Caritas of the Archdiocese of Prague deals with the issue of human trafficking within two programs. The first is the Magdala program that focuses on helping women and child victims of trafficking or domestic violence. Its Human Trafficking Prevention Program offers counselling and support to migrants and refugees. The Magdala network performs its activities throughout Czech Republic through the collaboration of various diocesan offices.
The second is RENATE, Religious in Europe Networking Against Trafficking and Exploitation, a program operated by Talitha Kum, the International Network of Consecrated Life Against Trafficking in Persons. It helps victims of human trafficking by providing a range of different services.
Salesian Missionaries operate primary and secondary schools and provide particular services for migrants.
The International Catholic Migration Commission is engaged in migration and refugee issues.
The Sant’Egidio Community provides services for migrants and refugees.
The Sovereign Order of Malta is involved in the health care of disadvantaged people.
La Strada organization has been active in Czech Republic since 1995. The aim of the organisation is to provide support and protection to persons who are exploited and trafficked through asylum or shelter houses and telephone crisis aid.
The Diaconia of the Evangelical Church of Czech Brethren is a member of Eurodiaconia (the European federation of organisations, institutions and churches) and provides shelter for men, couples and women, who are victims of labour trafficking.
IOM participates in related activities in aiding voluntary returns and in the field of prevention.
UNHCR provides legal advice, awareness-raising activities and supports the various programs of NGOs such as the Organisation for Aid to Refugees (OPU).
Germany’s KARO e.

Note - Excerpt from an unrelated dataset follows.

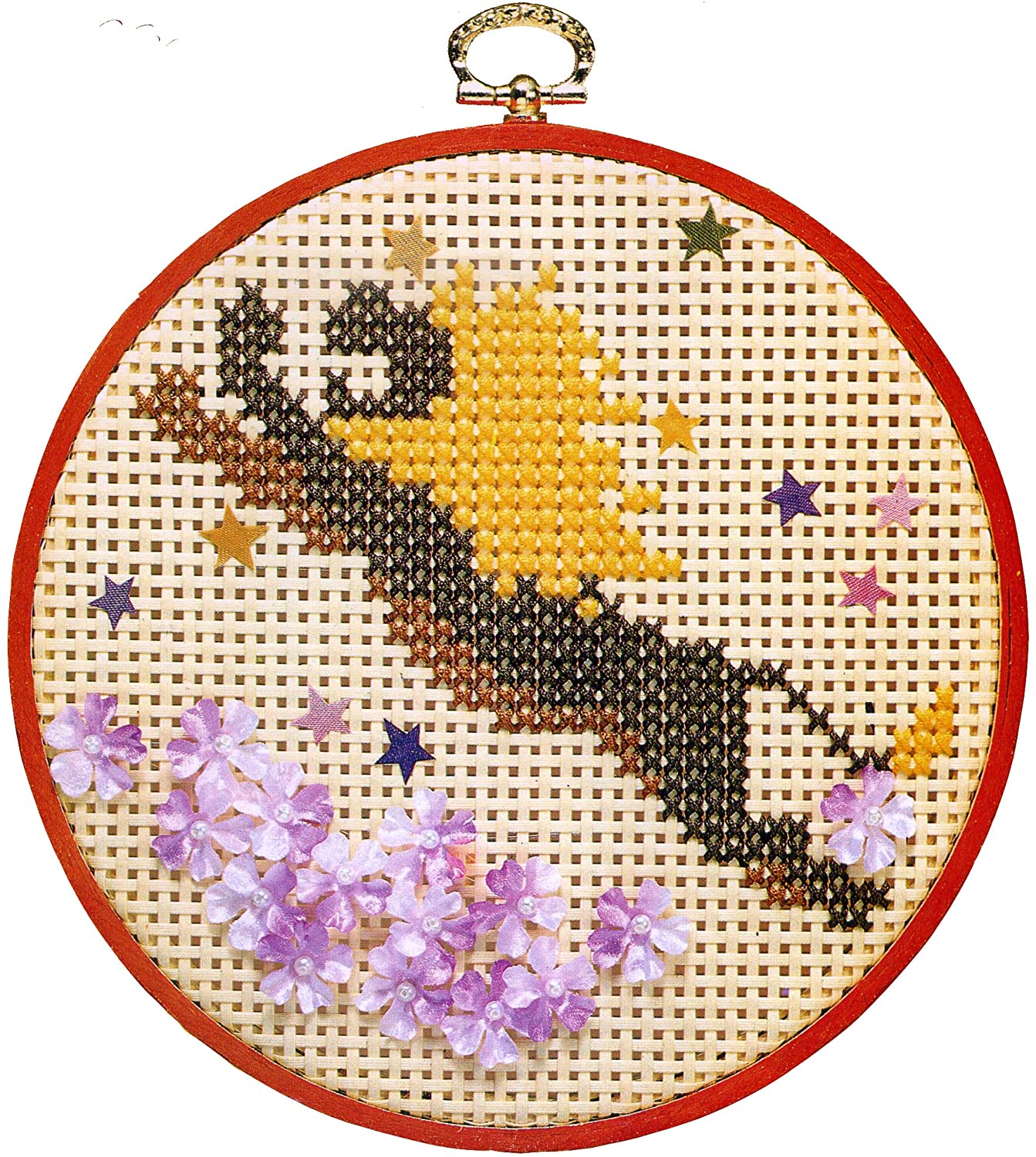 STITCHERY KIT 6″ (SK906)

V. carries out outreach work along the German-Czech border. It has been tackling forced prostitution, human trafficking and the sexual abuse of children since 1994. It works on consciousness raising and sensitisation, and also provides food, counselling, shelters and safe drop-in centres.
The Organisation for Aid to Refugees (OPU) provides legal assistance to asylum seekers and visits administrative detention facilities.
The Association for Migration and Integration provides legal, social and psychosocial counselling to foreigners living in Czech Republic.
The Consortium of Migrant Assisting Organizations is an umbrella organization founded in 2003 in Prague. At present, it brings together 20 NGOs that either assist migrants directly or are involved in the integration of foreigners in other ways.
VIII. Other Important Issues
Czech Republic is one of the five countries that voted against the Global Compact for Safe, Orderly, and Regular Migration in December 2018.